I’ve been having this issue very sporadically (sometimes a couple times a week, sometimes once a month). I’m curious as to how the more veteran folk here would try and narrow down the cause of this issue.
I can provide more info if needed!
Edit: More Info:
- Using a static IP (no DHCP) through Netplan.
I have a TP-Link HS300 that connects to a AP running openwrt, at any moment I can wireguard to AP and use Kasa APP to turn on/off any machine (not the AP though).
There is a Python package for kasa so one can use openwrt machine to detect if machine is down and automatically switch on and off if needed.
Honestly I would replace Ubuntu with an actual operating system designed for servers.
tbf i’m using ubuntu server because I’ve been using it on and off for a decade. Overall I’ve had no major issues. And its long-term support is one of the longest.
There’s the thought of going RHEL-based which I have experience with from work too, so that is an option in the long run.
Check if there’s some weirdness in IP allocation. A reboot can cause DHCP to give it a new one that works as long as it does, then fail on some weird collision.
I forgot to mention that I’m not using DHCP, statically allocating a local IP
Is there a DHCP server at play? Is the static IP outside of the DHCP range? This does sound like a typical IP collision.
DHCP is enabled on the router, but I believe the IP address is outside the designated DHCP range.
I’ll double check when I’m home!
Edit: I will also say that this modem/router is dedicated only for the server, so there shouldnt be any other clients on it at all.
This might not be applicable to your use case, but maybe it helps.
Couple of years ago I had a problem where ONE windows laptop was unable to access the internet. Sometimes it would work right away, sometimes it took 1 or 2 reboots, sometimes the damn thing wouldn’t budge.
lo and behold, it turns out the windows laptop was assigned a DHCP address that one linksys router had as a static ip. Why that resulted in a sporadic error and not a constant one I’ll never know.
So next time you have this issue, rip out the network cable from the server and try to ping the ip the server is supposed to have.
Other than that, check the journal if something start to pop up around the time you experience the problem.
Thanks for the suggestion. So I have the static IP assigned with DHCP disabled both through Netplan, not through the router.
I’ll remember to check the Netplann (?) journal/logs around that time, or are you referring to dmesg?

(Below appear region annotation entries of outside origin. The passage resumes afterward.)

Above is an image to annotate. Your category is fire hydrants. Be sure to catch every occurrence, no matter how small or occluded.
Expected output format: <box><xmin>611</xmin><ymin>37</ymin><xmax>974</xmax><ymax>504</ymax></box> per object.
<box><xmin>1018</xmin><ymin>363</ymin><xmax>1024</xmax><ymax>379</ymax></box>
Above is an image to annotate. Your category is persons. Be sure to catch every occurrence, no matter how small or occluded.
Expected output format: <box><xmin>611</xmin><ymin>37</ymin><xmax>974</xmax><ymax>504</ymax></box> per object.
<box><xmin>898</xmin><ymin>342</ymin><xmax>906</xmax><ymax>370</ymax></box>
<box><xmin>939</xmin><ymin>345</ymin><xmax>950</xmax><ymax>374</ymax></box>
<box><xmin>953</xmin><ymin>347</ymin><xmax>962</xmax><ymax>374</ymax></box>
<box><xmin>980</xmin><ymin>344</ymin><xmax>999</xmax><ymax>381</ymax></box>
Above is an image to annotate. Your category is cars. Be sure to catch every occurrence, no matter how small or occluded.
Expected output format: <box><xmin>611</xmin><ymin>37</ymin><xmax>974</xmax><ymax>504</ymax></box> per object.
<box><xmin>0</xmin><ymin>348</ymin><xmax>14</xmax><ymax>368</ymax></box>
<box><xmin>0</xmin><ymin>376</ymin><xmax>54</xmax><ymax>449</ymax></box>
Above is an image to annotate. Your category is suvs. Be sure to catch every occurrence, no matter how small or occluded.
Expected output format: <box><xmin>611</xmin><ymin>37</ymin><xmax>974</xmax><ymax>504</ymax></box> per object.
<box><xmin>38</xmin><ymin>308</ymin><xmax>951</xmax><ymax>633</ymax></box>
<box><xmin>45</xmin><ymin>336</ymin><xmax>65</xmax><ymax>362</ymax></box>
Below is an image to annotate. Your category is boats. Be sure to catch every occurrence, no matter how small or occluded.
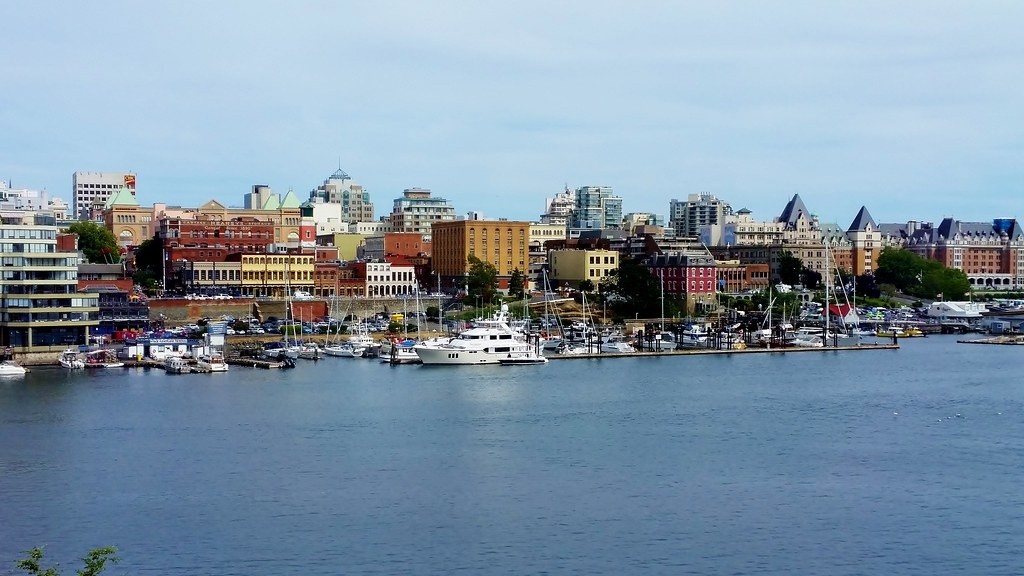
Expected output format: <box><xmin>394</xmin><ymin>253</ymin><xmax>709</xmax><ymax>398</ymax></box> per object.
<box><xmin>0</xmin><ymin>360</ymin><xmax>26</xmax><ymax>375</ymax></box>
<box><xmin>412</xmin><ymin>306</ymin><xmax>549</xmax><ymax>366</ymax></box>
<box><xmin>57</xmin><ymin>241</ymin><xmax>1024</xmax><ymax>375</ymax></box>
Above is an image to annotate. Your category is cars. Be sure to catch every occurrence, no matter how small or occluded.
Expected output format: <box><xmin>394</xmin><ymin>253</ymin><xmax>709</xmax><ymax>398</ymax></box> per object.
<box><xmin>193</xmin><ymin>293</ymin><xmax>214</xmax><ymax>301</ymax></box>
<box><xmin>213</xmin><ymin>293</ymin><xmax>234</xmax><ymax>301</ymax></box>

Since you’re not really sure what the issue is, check all the logfiles around the time the problem starts. maybe you’ll see a service stopping or starting.
Thank you I’ll do that! It’s hard to catch exactly when it happens. I think I need to get some monitoring and alert services up and running
check that nameservers are specified in /etc/resolv.conf
Good idea. I’ll check that
if ping fails with the name but works with 8.8.8.8 then you’re losing DNS. set the nameservers locally on the server if you’re using a static IP.
I do have nameservers (8.8.8.8 being one of them) set in my Netplan config, if that counts.
it should - I think (I am not familiar with netplan) - but from what I can tell it it’s a utility that simplifies the local config tasks, when you apply it, I think it should be putting the nameservers in /etc/resolv.conf - but before you go down this rabbit hole, check whether 8.8.8.8 or 1.1.1.1 respond to a ping when pings to named servers don’t - if so, it’s definitely name resolution (which would be my first guess).
Thank you, I’ll follow this advice next time it decides to cut the internet off.
I have a TP-Link HS300 that connects to a AP running openwrt, at any moment I can wireguard to AP and use Kasa APP to turn on/off any machine (not the AP though).
There is a Python package for kasa so one can use openwrt machine to detect if machine is down and automatically switch on and off if needed.
I was thinking of something like a local script to reboot the PC once internet isn’t reachable after 5 min or so, but only as a stopgap/workaround until I figure out the issue.